A clause in the draft bylaws states relatives will not be allowed to erect Celtic cross headstones for their loved ones in cemeteries other than those in the council’s municipal districts of Kanturk-Mallow and Fermoy.
Under the draft bylaws, a maximum height for headstones throughout the county will be set at 1.2 metres.
But an exception will be made in the case of a Celtic cross once it does not exceed 2.44 metres in height — but only if it’s in the above mentioned north Cork areas.
Councillors in north Cork previously fought for their cemeteries to be allowed to continue with the centuries-old tradition of erecting Celtic crosses.
But it appears the bylaw alteration was not spotted by their counterparts in other areas — until this week.
A West Cork-based councillor has said he will lead a fight, “tooth and nail”, against the bylaw describing it as discrimination against people of the coastal region.
“We have always had Celtic crosses in graveyards in West Cork.
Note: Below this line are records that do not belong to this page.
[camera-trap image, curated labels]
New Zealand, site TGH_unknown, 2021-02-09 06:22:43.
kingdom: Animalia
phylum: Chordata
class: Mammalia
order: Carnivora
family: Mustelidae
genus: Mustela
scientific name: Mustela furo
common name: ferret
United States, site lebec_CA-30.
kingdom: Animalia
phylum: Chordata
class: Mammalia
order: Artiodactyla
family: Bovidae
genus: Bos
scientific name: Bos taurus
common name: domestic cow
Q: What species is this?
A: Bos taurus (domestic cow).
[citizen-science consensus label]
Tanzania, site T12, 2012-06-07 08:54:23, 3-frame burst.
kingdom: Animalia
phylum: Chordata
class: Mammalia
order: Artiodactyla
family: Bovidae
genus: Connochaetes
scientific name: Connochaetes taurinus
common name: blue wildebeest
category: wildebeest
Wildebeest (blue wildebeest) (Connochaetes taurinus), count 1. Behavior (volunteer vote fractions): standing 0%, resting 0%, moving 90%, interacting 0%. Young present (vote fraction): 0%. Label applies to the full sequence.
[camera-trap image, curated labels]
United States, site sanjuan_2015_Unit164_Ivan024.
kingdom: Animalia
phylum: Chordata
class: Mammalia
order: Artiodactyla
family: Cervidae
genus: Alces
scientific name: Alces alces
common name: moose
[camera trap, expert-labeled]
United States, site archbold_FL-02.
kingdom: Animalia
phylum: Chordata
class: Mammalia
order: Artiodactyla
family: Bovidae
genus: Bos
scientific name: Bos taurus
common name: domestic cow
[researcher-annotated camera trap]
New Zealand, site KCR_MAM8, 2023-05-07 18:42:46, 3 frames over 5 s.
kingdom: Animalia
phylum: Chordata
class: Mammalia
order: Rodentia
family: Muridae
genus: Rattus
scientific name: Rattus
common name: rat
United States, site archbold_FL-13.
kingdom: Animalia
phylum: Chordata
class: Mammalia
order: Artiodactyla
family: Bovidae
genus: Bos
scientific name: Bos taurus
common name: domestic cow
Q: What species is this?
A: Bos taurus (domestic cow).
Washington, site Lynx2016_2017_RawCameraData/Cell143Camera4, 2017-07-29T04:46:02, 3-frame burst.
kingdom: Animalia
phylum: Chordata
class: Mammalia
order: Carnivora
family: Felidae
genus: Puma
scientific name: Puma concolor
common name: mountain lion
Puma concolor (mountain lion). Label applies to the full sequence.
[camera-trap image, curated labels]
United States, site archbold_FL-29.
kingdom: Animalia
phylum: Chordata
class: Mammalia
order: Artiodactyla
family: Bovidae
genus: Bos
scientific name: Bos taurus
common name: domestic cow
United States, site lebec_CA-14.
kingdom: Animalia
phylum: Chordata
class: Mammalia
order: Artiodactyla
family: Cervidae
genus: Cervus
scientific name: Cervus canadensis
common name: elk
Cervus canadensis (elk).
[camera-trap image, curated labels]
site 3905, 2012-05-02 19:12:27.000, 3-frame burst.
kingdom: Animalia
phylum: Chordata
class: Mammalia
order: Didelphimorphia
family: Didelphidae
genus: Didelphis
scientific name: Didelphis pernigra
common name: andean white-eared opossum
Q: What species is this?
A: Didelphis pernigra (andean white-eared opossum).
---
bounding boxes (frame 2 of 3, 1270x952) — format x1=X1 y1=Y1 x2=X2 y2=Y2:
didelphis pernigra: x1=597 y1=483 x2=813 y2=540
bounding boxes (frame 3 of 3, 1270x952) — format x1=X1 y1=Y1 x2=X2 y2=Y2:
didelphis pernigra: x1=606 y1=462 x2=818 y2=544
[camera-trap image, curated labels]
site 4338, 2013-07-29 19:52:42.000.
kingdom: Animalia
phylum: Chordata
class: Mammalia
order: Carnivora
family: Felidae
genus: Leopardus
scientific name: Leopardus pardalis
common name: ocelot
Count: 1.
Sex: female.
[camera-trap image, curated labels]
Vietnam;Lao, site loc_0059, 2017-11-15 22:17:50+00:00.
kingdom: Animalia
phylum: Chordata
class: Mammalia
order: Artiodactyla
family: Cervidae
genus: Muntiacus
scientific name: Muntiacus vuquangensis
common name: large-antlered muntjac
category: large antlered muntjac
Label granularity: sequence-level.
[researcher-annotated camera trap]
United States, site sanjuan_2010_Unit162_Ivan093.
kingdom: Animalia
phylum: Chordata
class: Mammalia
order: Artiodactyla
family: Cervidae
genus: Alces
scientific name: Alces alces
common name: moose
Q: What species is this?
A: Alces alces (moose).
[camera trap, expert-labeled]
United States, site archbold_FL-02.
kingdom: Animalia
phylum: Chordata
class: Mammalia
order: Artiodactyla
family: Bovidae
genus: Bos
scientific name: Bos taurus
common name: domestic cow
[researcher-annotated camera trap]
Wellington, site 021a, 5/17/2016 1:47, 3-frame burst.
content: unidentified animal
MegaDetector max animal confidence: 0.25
This bylaw makes it sound as if our people are not as patriotic as our neighbours in north Cork,” said Fianna Fáil’s Joe Carroll.“This cannot be allowed to happen.”
The bylaws were piloted in north Cork with the view to finally making them definitive across the entire county — mainly to make it easier to maintain ‘uniformed grassed cemeteries’.
When first mooted four years ago, there was uproar again in West Cork when council officials insisted gravediggers — who had proper training and insurance — would be the only the people allowed to dig a plot.
However, following uproar among undertakers in West Cork and elected local representatives, council officials promised to row back on the clause. However, the issue has emerged again in the latest transcript, much to the annoyance of Cllr Carroll who thought the clause had been buried, so to speak.
“This is a major issue in West Cork. For centuries it has been a tradition for relatives and neighbours to dig a grave for the deceased.
“People will be very upset about this if it is allowed to go through and I intend that it won’t,” the Skibbereen-based councillor added.
He was also concerned about another clause which plans to ban wrought-iron creations from being erected around grave plots.
“There has been some beautiful wrought-iron work put up in graves in my region and, years on, it still looks very nice. I can’t see why this should be banned as well. It’s also a tradition in some areas,” he said.
Cllr Carroll raised the issue at a meeting in County Hall but was told by county mayor Cllr John Paul O’Shea the matter should be raised at a meeting of the West Cork municipal district.
“I fully intend to do this and I’m sure my colleagues will support me,” said Cllr Carroll.